Karajizadeh Mehrdad, Nasiri Mahdi, Yadollahi Mahnaz, Zolfaghari Amir Hussain, Pakdam Ali
School of Management & Information Sciences, Shiraz University of Medical Sciences, Shiraz, Iran.
Trauma Research Center, Shahid Rajaee (Emtiaz) Trauma Hospital, Shiraz University of Medical Sciences, Shiraz, Iran.
Healthc Inform Res. 2020 Oct;26(4):284-294. doi: 10.4258/hir.2020.26.4.284. Epub 2020 Oct 31.
Machine learning has been widely used to predict diseases, and it is used to derive impressive knowledge in the healthcare domain. Our objective was to predict in-hospital mortality from hospital-acquired infections in trauma patients on an unbalanced dataset.
Our study was a cross-sectional analysis on trauma patients with hospital-acquired infections who were admitted to Shiraz Trauma Hospital from March 20, 2017, to March 21, 2018. The study data was obtained from the surveillance hospital infection database. The data included sex, age, mechanism of injury, body region injured, severity score, type of intervention, infection day after admission, and microorganism causes of infections. We developed our mortality prediction model by random under-sampling, random over-sampling, clustering (k-mean)-C5.0, SMOTE-C5.0, ADASYN-C5.5, SMOTE-SVM, ADASYN-SVM, SMOTE-ANN, and ADASYN-ANN among hospital-acquired infections in trauma patients. All mortality predictions were conducted by IBM SPSS Modeler 18.
We studied 549 individuals with hospital-acquired infections in a trauma hospital in Shiraz during 2017 and 2018. Prediction accuracy before balancing of the dataset was 86.16%. In contrast, the prediction accuracy for the balanced dataset achieved by random under-sampling, random over-sampling, clustering (k-mean)-C5.0, SMOTE-C5.0, ADASYN-C5.5, and SMOTE-SVM was 70.69%, 94.74%, 93.02%, 93.66%, 90.93%, and 100%, respectively.
Our findings demonstrate that cleaning an unbalanced dataset increases the accuracy of the classification model.
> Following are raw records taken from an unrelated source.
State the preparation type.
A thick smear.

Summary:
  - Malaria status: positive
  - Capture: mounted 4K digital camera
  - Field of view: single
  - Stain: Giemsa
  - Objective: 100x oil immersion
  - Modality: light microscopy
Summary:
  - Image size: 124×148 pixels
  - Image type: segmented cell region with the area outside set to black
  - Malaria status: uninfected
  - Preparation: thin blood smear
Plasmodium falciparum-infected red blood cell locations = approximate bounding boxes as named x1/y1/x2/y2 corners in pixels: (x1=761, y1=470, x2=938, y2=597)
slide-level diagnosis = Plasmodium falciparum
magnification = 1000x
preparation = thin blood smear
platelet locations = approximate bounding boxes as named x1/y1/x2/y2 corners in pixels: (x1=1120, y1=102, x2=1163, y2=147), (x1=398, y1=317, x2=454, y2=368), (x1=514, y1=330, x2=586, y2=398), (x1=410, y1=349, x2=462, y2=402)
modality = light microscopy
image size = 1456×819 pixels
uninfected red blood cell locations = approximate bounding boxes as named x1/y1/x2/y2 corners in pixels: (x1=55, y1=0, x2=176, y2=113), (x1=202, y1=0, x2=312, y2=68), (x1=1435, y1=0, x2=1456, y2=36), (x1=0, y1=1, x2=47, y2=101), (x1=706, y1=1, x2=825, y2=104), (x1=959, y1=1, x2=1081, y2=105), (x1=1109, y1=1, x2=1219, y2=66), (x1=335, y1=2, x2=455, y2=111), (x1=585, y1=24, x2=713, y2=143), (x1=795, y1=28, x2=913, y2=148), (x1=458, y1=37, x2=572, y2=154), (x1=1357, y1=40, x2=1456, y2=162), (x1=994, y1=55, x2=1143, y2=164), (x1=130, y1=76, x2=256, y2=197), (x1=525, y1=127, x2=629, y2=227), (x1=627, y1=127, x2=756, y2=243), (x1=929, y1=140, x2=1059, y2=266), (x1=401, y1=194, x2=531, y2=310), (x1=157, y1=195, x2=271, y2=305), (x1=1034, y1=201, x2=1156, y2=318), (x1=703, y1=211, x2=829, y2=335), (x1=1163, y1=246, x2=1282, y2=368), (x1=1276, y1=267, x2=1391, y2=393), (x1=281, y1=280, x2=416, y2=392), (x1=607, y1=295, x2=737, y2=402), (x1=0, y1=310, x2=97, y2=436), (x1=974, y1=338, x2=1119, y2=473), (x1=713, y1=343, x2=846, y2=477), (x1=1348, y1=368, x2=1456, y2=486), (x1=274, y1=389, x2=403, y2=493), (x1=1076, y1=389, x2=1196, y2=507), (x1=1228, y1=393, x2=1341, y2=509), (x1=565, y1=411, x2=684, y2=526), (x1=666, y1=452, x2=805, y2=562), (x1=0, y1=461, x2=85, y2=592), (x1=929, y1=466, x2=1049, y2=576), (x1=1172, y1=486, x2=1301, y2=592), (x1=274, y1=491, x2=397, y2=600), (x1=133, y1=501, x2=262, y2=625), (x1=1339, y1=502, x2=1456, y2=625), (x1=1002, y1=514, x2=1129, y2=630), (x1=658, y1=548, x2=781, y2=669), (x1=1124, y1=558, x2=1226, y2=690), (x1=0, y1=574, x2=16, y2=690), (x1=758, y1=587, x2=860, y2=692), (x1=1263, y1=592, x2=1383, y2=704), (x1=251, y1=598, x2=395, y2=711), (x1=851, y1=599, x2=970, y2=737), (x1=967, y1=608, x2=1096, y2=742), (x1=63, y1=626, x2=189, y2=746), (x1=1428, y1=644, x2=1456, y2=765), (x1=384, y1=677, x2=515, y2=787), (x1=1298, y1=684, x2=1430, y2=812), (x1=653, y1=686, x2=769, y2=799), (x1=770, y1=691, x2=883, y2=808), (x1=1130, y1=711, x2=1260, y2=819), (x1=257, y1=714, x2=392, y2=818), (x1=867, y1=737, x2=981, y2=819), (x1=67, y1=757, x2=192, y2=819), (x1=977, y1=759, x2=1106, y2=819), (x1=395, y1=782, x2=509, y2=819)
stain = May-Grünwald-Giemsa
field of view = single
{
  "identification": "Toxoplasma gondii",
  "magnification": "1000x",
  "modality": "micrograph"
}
Also, predicting mortality by a clustered under-sampling approach was more precise in comparison to random under-sampling and random over-sampling methods.
机器学习已被广泛用于疾病预测,并在医疗领域获得了令人瞩目的知识。我们的目标是在一个不平衡数据集上预测创伤患者医院获得性感染后的院内死亡率。
我们的研究是对2017年3月20日至2018年3月21日入住设拉子创伤医院的医院获得性感染创伤患者进行的横断面分析。研究数据来自医院感染监测数据库。数据包括性别、年龄、损伤机制、受伤身体部位、严重程度评分、干预类型、入院后感染日期以及感染的微生物原因。我们通过随机欠采样、随机过采样、聚类(k均值)-C5.0、SMOTE-C5.0、ADASYN-C5.5、SMOTE-SVM、ADASYN-SVM、SMOTE-ANN和ADASYN-ANN在创伤患者医院获得性感染中开发了死亡率预测模型。所有死亡率预测均由IBM SPSS Modeler 18进行。
我们研究了2017年和2018年设拉子一家创伤医院的549例医院获得性感染患者。数据集平衡前的预测准确率为86.16%。相比之下,通过随机欠采样、随机过采样、聚类(k均值)-C5.0、SMOTE-C5.0、ADASYN-C5.5和SMOTE-SVM实现的平衡数据集的预测准确率分别为70.69%、94.74%、93.02%、93.66%、90.93%和100%。
我们的研究结果表明,清理不平衡数据集可提高分类模型的准确性。此外,与随机欠采样和随机过采样方法相比,通过聚类欠采样方法预测死亡率更为精确。